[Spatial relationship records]

-=-=-=-=-

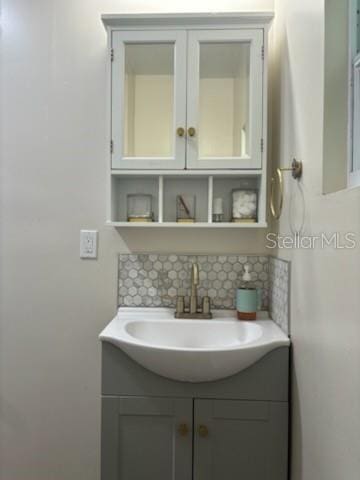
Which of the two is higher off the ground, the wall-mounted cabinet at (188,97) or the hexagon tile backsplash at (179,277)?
the wall-mounted cabinet at (188,97)

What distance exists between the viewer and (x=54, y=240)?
58.9 inches

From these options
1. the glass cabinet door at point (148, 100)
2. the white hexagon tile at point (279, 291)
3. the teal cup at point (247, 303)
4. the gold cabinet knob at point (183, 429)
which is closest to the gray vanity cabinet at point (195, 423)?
the gold cabinet knob at point (183, 429)

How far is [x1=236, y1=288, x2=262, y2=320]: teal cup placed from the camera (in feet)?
4.43

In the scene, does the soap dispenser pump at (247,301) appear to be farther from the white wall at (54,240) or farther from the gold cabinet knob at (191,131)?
the gold cabinet knob at (191,131)

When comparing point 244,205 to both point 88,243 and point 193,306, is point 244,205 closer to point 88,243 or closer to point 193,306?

-=-=-=-=-

▶ _Task to complete_
Could you extract every line of the material above without changing a word, leaving out the pictures?

▶ _Response below_
Which of the two is higher off the ground, the wall-mounted cabinet at (188,97) or the hexagon tile backsplash at (179,277)?
the wall-mounted cabinet at (188,97)

What distance exists between the viewer and (x=54, y=240)?
58.9 inches

From these options
1. the glass cabinet door at point (148, 100)
2. the white hexagon tile at point (279, 291)
3. the teal cup at point (247, 303)
4. the gold cabinet knob at point (183, 429)
which is closest to the gray vanity cabinet at point (195, 423)?
the gold cabinet knob at point (183, 429)

How far is [x1=236, y1=288, x2=262, y2=320]: teal cup placed from the camera (in feet)?
4.43

In the scene, does the soap dispenser pump at (247,301) appear to be farther from the white wall at (54,240) or farther from the gold cabinet knob at (191,131)?
the gold cabinet knob at (191,131)

When comparing point 244,205 to both point 88,243 and point 193,306, is point 244,205 closer to point 88,243 or closer to point 193,306?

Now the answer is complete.